*Work instructions*
1 – In the excerpt about Seligman, switch "Fine Art Society" to "Grosvenor Gallery" and restate the passage starting at "As a painter, Seligman" and ending at "women at work.".
2 – According to the excerpt about Seligman, why did the British team épée squad at the 1906 Intercalated Games in Athens finish with silver rather than gold? Answer in one to three sentences.
3 – Extend the excerpt about Seligman's painting and fencing career, picking up after its last sentence.

*Document excerpt*
+---+

As a painter, Seligman had artwork shown at the Fine Art Society and Royal Academy. He exhibited 52 paintings at the Fine Art Society, London, and two at the Royal Academy. He had painting entries in both the 1928 and 1932 Olympics. One of his earliest exhibits was at London's Mendoza gallery in 1907. He had a studio in Kensington's Roland Gardens. In an interview, he stated he did not begin to exhibit his work until around 1906, though he certainly had painted extensively before then. Many of his works depicted common men and women at work.

==Fencing career==

===British Championships===
At the British Championships, Seligman won the epee event in 1904 and 1906. He later won the foil event from 1906 to 1907 while also winning the sabre event in 1923 and 1924.

===Medal, 1906 Intercalated Games===
At the 1906 Intercalated Games in Athens, Seligman competed in the team épée with Great Britain and won a silver medal in the team competition with the French team taking first. The English team included members of the British military and a few members of the aristocracy. After his match on the second day of the games, Seligman was personally summoned and congratulated by King George V of England, likely with other team members, on April 24, 1906. King George attended with King Edward and the Crown Prince of Greece. Members of the Press considered the 1906 Games an official Olympic event, though they were later not recognized as an official Olympics by the International Olympic Committee.

===Medal, 1908 London Olympic Games===
At the 1908 Summer Olympics, Seligman reached the first round in the individual épée while placing in second for a silver medal for team competition with the British team in épée, while the French team took first place.

===Medal, 1912 Stockholm Olympic Games===
As captain, Seligman competed in three events during the 1912 Summer Olympics. In individual events, Seligman came in sixth in both the foil and épée. With the British team, Seligman took a second place silver in the team épée, with the Belgian team taking first.

+---+

*Extracted data*
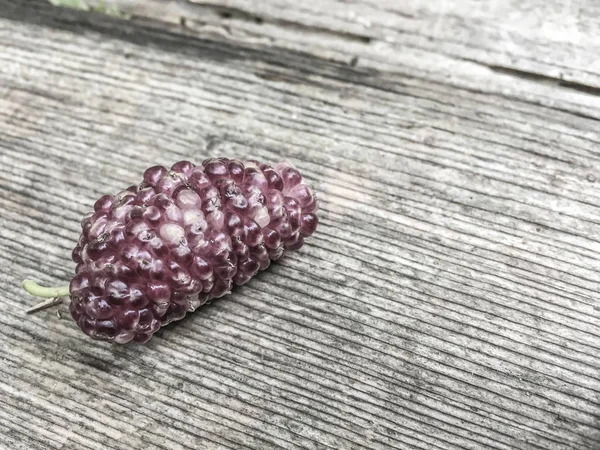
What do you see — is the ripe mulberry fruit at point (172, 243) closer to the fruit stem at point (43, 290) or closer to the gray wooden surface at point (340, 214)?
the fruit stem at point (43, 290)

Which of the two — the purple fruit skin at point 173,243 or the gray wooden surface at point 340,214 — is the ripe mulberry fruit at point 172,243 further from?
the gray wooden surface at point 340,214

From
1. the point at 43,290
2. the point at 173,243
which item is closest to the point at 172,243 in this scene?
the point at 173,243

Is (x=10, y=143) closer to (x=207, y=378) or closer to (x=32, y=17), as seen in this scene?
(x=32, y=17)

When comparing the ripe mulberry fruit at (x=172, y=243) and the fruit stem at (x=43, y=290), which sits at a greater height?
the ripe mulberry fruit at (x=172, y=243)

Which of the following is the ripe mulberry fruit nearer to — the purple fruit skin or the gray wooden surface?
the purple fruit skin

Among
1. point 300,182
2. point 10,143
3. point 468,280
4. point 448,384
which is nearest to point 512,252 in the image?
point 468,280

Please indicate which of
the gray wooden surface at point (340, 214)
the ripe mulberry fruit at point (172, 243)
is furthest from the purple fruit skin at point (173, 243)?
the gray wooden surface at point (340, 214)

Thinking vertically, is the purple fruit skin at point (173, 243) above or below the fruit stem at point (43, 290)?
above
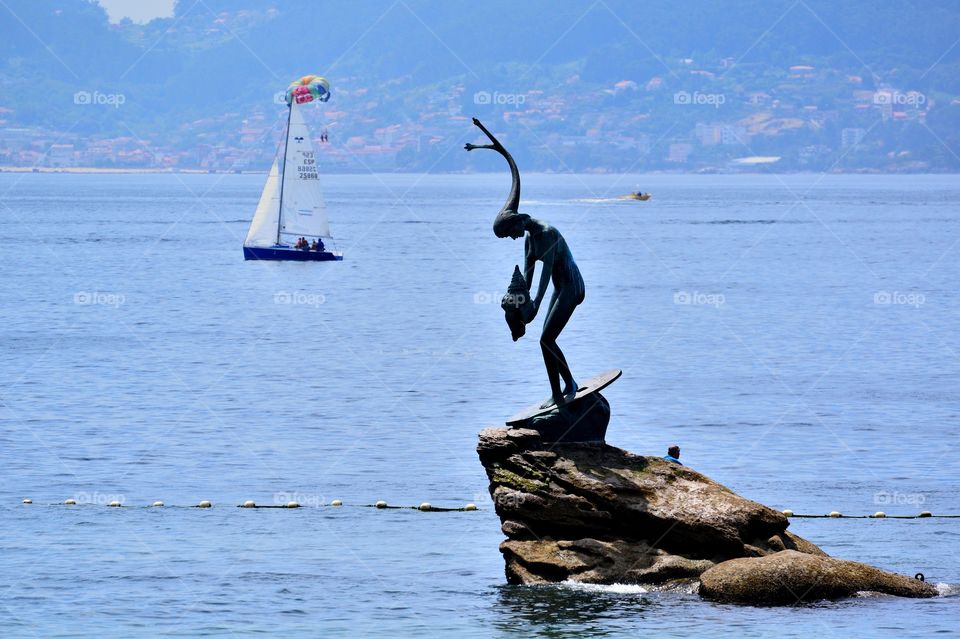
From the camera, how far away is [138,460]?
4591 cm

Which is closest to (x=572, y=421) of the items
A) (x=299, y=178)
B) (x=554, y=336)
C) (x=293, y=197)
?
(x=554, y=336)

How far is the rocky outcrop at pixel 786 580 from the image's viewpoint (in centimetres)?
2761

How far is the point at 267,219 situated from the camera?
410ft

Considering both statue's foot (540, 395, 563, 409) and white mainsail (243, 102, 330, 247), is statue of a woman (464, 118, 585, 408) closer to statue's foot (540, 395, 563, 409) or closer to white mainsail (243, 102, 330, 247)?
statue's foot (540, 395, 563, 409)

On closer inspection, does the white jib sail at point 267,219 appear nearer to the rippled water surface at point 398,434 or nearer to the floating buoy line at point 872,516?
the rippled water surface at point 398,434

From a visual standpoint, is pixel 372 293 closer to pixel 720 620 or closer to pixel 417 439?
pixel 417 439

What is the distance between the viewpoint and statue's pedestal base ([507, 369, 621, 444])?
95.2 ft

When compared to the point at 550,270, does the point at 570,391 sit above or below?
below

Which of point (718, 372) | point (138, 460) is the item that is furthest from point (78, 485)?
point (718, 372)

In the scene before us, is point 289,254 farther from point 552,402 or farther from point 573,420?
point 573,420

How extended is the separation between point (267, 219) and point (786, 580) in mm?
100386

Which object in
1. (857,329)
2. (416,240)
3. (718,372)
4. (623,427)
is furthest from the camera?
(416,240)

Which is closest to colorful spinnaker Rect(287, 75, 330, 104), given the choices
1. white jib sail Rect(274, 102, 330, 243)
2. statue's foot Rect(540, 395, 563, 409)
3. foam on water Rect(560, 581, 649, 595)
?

+---+

*Task answers*
1 –
As a painter, Seligman had artwork shown at the Grosvenor Gallery and Royal Academy. He exhibited 52 paintings at the Grosvenor Gallery, London, and two at the Royal Academy. He had painting entries in both the 1928 and 1932 Olympics. One of his earliest exhibits was at London's Mendoza gallery in 1907. He had a studio in Kensington's Roland Gardens. In an interview, he stated he did not begin to exhibit his work until around 1906, though he certainly had painted extensively before then. Many of his works depicted common men and women at work.

2 – The British team placed second because the French team took first in the team competition.

3 –
===1920 Antwerp Games===
Seligman competed at the 1920 Antwerp Games as captain of the British fencing team. During these games, the British team placed 5th in the épée and 7th in the foil.

===1924 Paris Olympic Games===
Seligman returned as captain of the British fencing team at the 1924 Summer Olympics. In individual events, Seligman reached the semifinals in the sabre and the final in the foil. For team events, Seligman and Great Britain made it to the quarterfinals. Seligman did not compete in the sabre or epee team events for Great Britain due to a leg injury that occurred in the foil event.

===1928 and 1932 Olympic Games===
At the Art competitions at the 1928 Summer Olympics and Art competitions at the 1932 Summer Olympics, Seligman competed in the Mixed Painting Art Competitions. At the 1928 Olympics he was a jury president, judging several of the Fencing competitions in foil and épée.

He died on 27 September 1958, in Kensington, London, where he had lived nearly all of his life. He bequeathed his collection of over 5000 16th and 17th century portrait engravings to the Victoria and Albert Museum. Best known in his collection are the works of 17th century French engraver Robert Nanteuil.